___ Source excerpt
A month after he came to live with us, Jaco and I went to see Lucy Newton, who’s quiet and exacting. She likes dogs. And most people. Unlike me, she is settled within herself. She has a couple of decades of experience training search-and-rescue dogs, patrol dogs, human-remains detection dogs, narcotics dogs, conservation dogs. I have enough experience to have had some success, but I’ve had notable failures as well. I also had some bad habits. It wasn’t just Jaco who had things to learn.

Lucy breaks tasks down into their smallest increments, partly for the handler’s benefit, sure, but largely because it helps the dog. Her directions to me were specific and clear: Open Jaco’s crate in the car. Clip his leash to his flat collar. Clip the collar on Jaco. Don’t hurry. Gather yourself. Only then, let him leap to the ground.

A chartreuse tennis ball on a string waited on the ground where he landed. His eyes glowed, his teeth snapped and he pranced into the nearby garage, the tennis ball clenched in his jaws, its short string hanging from his mouth like the tail of a dead mouse. After four weeks of cold turkey on any toy that resembled a ball, after four weeks of bonding boredom, Jaco finally got his fix.
______
___ Data excerpts
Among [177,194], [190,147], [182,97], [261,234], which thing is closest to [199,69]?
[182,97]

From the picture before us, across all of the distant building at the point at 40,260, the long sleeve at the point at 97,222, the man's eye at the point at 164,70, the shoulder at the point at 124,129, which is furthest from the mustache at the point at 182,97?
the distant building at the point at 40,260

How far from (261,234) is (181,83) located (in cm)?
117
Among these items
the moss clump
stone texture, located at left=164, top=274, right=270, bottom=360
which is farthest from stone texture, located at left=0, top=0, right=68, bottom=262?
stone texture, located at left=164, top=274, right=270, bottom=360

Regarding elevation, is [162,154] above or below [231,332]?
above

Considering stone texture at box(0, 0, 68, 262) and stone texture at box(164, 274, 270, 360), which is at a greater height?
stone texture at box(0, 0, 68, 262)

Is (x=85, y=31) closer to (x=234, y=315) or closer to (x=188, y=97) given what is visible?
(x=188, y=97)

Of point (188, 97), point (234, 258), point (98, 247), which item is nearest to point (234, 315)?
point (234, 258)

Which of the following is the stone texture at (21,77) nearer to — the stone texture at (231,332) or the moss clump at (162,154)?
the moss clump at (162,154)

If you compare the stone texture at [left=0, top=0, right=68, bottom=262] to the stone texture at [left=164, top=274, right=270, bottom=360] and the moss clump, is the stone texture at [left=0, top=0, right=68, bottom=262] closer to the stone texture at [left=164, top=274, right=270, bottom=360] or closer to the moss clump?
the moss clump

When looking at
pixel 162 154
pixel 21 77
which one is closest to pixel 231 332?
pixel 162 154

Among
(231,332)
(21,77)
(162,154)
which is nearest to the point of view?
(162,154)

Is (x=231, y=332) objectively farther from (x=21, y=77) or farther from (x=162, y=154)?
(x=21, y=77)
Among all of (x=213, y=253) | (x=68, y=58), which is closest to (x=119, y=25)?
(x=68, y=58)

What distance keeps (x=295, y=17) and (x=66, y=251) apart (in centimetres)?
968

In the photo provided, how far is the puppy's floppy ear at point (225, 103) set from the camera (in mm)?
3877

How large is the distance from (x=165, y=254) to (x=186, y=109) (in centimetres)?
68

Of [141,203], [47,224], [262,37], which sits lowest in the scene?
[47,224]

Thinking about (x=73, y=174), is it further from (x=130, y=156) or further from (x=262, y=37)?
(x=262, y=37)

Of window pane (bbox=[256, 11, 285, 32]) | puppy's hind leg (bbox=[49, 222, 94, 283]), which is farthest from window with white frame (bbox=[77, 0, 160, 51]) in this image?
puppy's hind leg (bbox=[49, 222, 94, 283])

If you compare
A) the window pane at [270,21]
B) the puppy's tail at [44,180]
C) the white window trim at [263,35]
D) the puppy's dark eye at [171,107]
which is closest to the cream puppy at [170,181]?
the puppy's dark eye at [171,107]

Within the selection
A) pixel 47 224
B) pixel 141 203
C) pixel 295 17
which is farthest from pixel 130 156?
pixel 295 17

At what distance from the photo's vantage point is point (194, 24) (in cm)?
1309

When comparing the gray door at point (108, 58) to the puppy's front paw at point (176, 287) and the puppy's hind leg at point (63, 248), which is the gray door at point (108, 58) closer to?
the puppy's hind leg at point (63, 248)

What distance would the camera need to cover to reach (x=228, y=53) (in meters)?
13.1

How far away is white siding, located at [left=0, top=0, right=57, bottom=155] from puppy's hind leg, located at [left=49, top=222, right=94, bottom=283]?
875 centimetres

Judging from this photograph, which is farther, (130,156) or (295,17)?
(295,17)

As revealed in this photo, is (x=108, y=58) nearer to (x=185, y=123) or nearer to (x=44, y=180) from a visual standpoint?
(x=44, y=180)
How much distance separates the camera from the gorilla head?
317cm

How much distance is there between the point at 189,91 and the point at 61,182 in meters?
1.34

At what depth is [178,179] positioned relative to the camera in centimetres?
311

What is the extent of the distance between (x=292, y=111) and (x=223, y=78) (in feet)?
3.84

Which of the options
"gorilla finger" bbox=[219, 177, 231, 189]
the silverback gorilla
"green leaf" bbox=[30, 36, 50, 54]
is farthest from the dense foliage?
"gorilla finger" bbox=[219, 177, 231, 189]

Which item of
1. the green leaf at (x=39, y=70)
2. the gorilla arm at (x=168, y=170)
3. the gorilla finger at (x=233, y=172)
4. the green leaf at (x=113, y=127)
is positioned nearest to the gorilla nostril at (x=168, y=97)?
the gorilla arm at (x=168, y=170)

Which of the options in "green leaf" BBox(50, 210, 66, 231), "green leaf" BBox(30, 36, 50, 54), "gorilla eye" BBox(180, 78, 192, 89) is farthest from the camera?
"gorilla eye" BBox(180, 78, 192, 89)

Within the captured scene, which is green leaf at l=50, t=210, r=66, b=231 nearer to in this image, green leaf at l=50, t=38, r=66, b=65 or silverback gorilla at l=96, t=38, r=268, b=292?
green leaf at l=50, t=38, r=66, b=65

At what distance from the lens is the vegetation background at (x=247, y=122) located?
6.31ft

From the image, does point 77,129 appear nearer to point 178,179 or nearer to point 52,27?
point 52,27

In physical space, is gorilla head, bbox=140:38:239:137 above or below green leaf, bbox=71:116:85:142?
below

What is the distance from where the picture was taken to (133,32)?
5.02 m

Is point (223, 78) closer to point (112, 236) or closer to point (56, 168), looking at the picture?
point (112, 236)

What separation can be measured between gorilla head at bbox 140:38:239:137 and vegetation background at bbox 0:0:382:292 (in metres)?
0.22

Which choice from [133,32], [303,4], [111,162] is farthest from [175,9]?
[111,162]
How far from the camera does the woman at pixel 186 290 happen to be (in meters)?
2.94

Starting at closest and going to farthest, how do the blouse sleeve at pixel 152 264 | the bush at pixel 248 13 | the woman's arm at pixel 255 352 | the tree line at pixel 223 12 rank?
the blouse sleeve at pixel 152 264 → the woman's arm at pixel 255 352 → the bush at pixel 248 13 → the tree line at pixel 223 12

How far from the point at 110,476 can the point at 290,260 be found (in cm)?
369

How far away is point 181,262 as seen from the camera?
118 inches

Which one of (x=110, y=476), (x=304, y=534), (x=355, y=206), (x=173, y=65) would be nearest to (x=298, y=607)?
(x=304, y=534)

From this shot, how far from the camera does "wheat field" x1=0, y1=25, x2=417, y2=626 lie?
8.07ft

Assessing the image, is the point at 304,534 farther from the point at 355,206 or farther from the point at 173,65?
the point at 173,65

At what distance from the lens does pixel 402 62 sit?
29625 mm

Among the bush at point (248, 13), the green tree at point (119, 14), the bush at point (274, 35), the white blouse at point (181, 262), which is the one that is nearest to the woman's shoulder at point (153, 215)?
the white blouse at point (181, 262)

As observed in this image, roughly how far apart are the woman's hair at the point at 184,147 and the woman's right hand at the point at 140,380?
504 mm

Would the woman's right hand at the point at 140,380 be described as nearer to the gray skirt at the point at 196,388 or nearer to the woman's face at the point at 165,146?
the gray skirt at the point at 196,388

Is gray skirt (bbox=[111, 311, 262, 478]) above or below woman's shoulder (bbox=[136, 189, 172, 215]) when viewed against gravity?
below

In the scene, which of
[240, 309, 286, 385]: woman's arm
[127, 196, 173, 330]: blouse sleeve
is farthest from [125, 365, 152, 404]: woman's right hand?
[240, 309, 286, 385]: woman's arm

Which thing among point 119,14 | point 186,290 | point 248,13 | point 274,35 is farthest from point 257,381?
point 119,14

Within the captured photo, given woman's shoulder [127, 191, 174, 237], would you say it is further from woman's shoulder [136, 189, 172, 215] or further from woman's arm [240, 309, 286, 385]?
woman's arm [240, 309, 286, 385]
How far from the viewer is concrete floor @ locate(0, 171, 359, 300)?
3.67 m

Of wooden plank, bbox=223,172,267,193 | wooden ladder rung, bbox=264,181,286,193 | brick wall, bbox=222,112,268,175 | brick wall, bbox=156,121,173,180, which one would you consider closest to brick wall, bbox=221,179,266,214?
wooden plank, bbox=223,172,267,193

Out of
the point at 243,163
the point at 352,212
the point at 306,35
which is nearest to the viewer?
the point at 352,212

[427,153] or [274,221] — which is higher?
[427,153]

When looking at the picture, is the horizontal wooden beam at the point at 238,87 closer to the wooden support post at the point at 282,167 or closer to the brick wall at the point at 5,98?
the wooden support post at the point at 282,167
______
- **Directives**
**a.** In the passage about training Jaco, what color was the tennis ball waiting on the ground where he landed?
**b.** Extend the passage about training Jaco with one more paragraph, beginning right after its final sentence.
The entries have no part in this work.

- **Expected answers**
**a.** Chartreuse.

**b.**
Lucy waited for us at the back of the large garage, standing on a platform behind a bank of eight identical plywood boxes hanging from a rail. Part of a detection-dog training system developed by K9 trainer Randy Hare, the boxes had big PVC pipes sticking out of their tops like chimneys and clear plastic covers that could be raised and lowered on their fronts. Tinny rock music blared from a radio in the corner. Jaco ignored the music. The floor was slippery. Jaco ignored that. His mouth was full of tennis ball, and he was straining at the end of his leash. He’d been ball deprived and he didn’t want it taken away from him.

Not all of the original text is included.